OPINION: Today's list was fairly easy to remember.
Pack a Pippins uniform for my youngest (remember closed shoes because it's the outing to go fishing today), pack my daughter's change of clothes for pottery, pack after-school snacks, sign two forms for school, remember to package up the item I sold online to post later in the day, remind my six-year-old that her library book is due back today, pay the rates bill and give the dog his medicine for his ear infection.
All this had to be done before I left for work at 5:30am.
I work an early shift so I can pick my children up from school and spend the afternoons with them - usually ferrying them around to their activities, or hanging out at the playground.
The work/life balance thing is okay, I'm so grateful that I get to spend a big chunk of my day actively involved in my children's lives while also being able to do a job I love, but it's the mental load that exhausts me.

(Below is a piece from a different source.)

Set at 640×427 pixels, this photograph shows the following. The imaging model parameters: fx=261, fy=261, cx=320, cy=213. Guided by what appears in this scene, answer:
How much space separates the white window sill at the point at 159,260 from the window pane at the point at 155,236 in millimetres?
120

It's something many people, women especially, experience and often begin to resent. The task of remembering all those little things that make the household tick seems to fall to one member of the family and, in my house, it's me.
My husband is an excellent parent; he participates in our children's lives and certainly does his fair share of household chores. Like me, he also works full-time. But, he wouldn't have a clue when our daughter's next allergy test is due or that his niece's birthday present needs to be bought and posted to make it to her in time for her birthday.
In 2017, French cartoonist Emma published a cartoon explaining the mental load women carry. She explains there's nothing genetic or innate about women being more organised, but that societal norms of the mother running the household take effect, on men and women, from an early age.
The solution, she says, is if dads also insisted on their right to be with their family in the first few months of their child's life, if mums dropped the guilt of not managing every household task, and if we worked on changing societal norms by raising children in a more balanced household - one where remembering daily tasks is not seen as "women's work".
All great advice, and something to think about when my brain is not so fried.
Rhonwyn Newson is Newshub's features editor.